* **TASK STATEMENT**
Return the listing below unchanged, but without pictures.

* **COLLECTED MATERIAL**

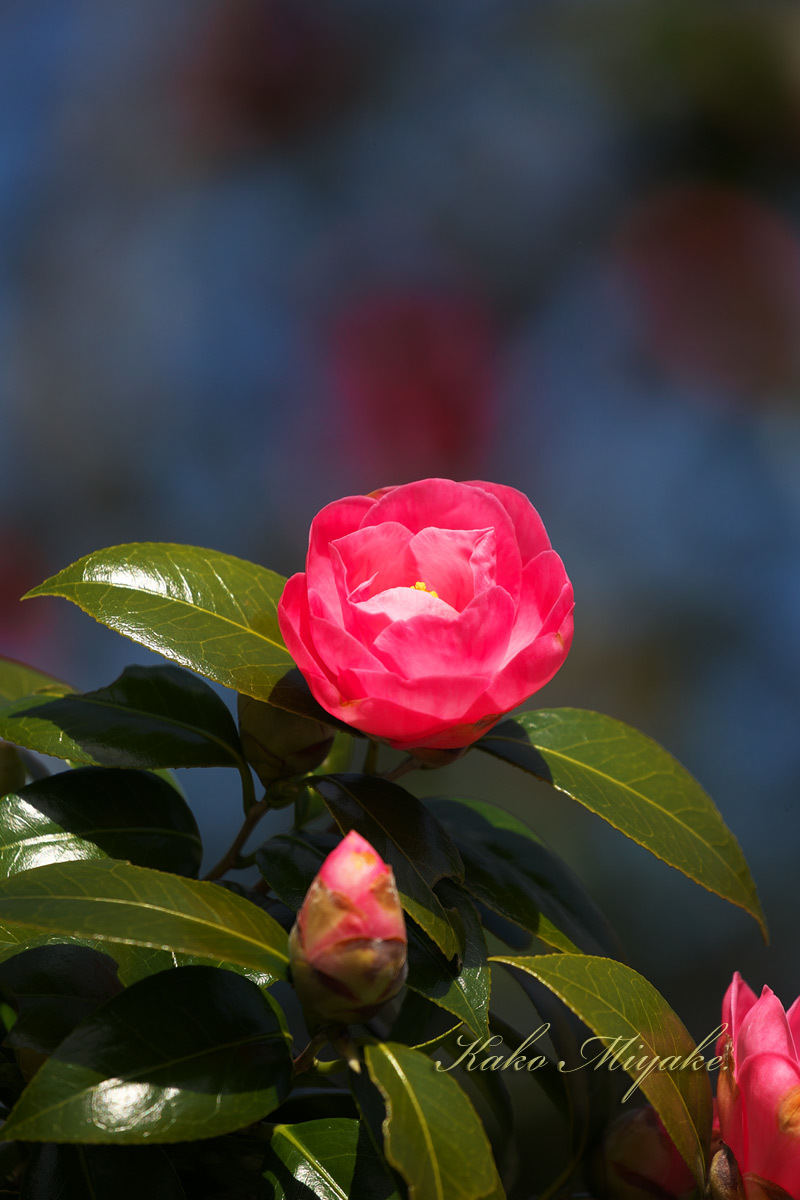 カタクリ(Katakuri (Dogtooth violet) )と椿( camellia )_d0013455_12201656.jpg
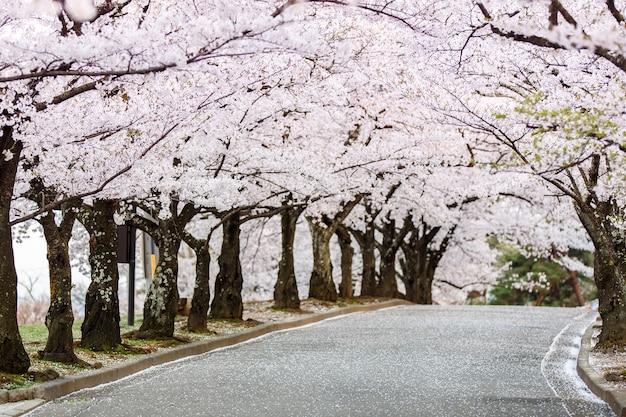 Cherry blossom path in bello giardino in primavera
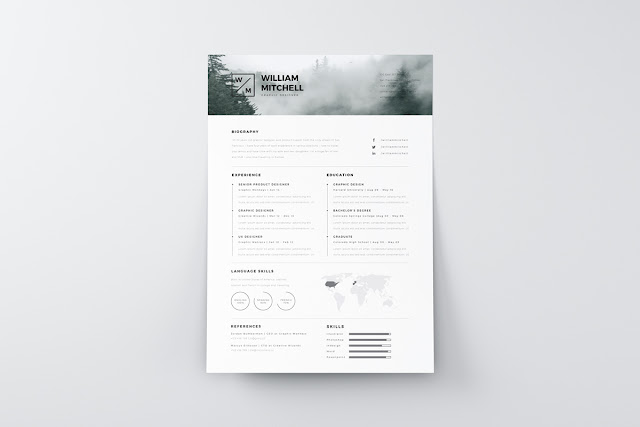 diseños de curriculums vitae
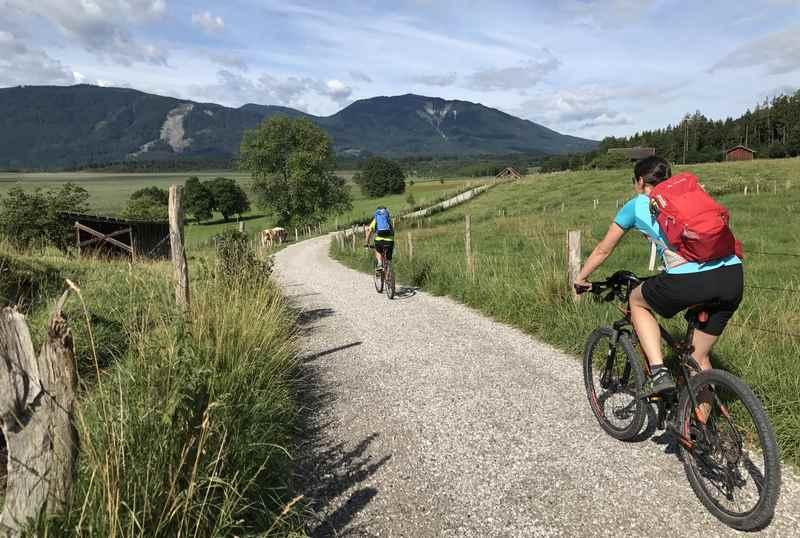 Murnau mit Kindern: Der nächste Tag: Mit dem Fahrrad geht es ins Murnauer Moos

* **TASK RESULT**
 カタクリ(Katakuri (Dogtooth violet) )と椿( camellia )_d0013455_12201656.jpg
 Cherry blossom path in bello giardino in primavera
 diseños de curriculums vitae
 Murnau mit Kindern: Der nächste Tag: Mit dem Fahrrad geht es ins Murnauer Moos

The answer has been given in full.